Yes, the library was solitary. Not a soul was in it. It was a typical gentleman’s collection, he saw, his eyes roving along the shelves and his hands thrust in his pockets. He was bored with himself and, to that degree, was bored with life—until he reached the table in the window.
On it stood a small and exquisite chessboard, whose finely wrought miniature men were set out as though in the middle of a game. On one side of it was a pile of unused paper, on the other, another, smaller pile on which had been written lines of what appeared to be mathematical symbols.
Intrigued, Russell picked them up and studied them. It soon became plain to him, although it would not have done to many, that the symbols were the complete record of the game on the board until it had been abandoned for the time being.
The piece that was being studied on the last page was the white knight, and the calculations on the paper showed all the different consequences of moving it from its present position on the board—and the consequences for all the other pieces if each possible move it could make was analysed!
Russell could not prevent himself from picking up a clean sheet of paper and the pencil which had been left on the table and begin to list the further changes which followed on from those on the last sheet of paper. He was so absorbed in this task that he did not hear the door open and someone enter.
A cool voice said in his ear, ‘Pray, what are you doing with my work, m’lord?’
Russell started up. It was Mary standing beside him, Mary who had left the chessboard in the library, secure in the knowledge that no one would visit it, or, if they did, would stare goggle-eyed and uncomprehendingly at both the board and her papers.
‘Nothing,’ he said, his mind still on the ramifications of the latest move. ‘I am merely doing my own work—and not interfering with yours.’
She gave a little laugh which was neither kind, nor unkind, but neutral. ‘Then you haven’t forgotten our numbers since we worked together with my father.’
‘Indeed not, Mary, although I own I am a little rusty—but the rust is fast disappearing as I begin to work with them again. And pray call me Russell as you used to when we last played with numbers.’
‘I was not playing with numbers today, m’lord, I was working with them.’

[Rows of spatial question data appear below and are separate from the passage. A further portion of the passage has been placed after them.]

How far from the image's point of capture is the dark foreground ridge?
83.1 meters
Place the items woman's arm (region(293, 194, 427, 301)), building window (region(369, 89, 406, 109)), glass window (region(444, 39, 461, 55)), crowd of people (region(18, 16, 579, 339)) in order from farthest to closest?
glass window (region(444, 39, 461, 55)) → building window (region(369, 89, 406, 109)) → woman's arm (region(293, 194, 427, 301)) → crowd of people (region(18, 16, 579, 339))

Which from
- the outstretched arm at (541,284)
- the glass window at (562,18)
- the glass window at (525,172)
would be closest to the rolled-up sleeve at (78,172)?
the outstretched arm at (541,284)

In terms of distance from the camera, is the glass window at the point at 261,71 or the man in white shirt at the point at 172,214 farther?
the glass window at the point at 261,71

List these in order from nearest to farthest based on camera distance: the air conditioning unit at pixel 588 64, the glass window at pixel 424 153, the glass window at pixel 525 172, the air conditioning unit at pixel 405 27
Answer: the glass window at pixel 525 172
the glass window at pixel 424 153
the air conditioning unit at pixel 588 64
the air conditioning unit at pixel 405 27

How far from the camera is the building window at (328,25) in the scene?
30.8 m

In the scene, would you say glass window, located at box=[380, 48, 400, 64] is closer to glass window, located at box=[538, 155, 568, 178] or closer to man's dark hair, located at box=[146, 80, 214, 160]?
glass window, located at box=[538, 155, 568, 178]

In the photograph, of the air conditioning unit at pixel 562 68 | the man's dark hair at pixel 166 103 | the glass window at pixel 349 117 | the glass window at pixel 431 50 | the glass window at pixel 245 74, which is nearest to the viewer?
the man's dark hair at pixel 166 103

Mary’s stress on the word m’lord was slow and deliberate. This troubled Russell not at all. Since he had sat down in front of the chess board something had happened to him, something which he had not felt for years. He felt not only liberated, but full of a sense of power, of achievement. The ennui which had marred his recent life had disappeared. He felt himself equal to anything.
‘Nor am I playing with numbers today, Mary. I am fascinated by what you have been doing, which is, I suppose, trying to work out a logical means of countering every move your opponent makes in a real game. That, if you could succeed, would be an achievement worthy of Newton or Pascal themselves. I have, in my own small way, been trying to see if I could join you in your exercise.’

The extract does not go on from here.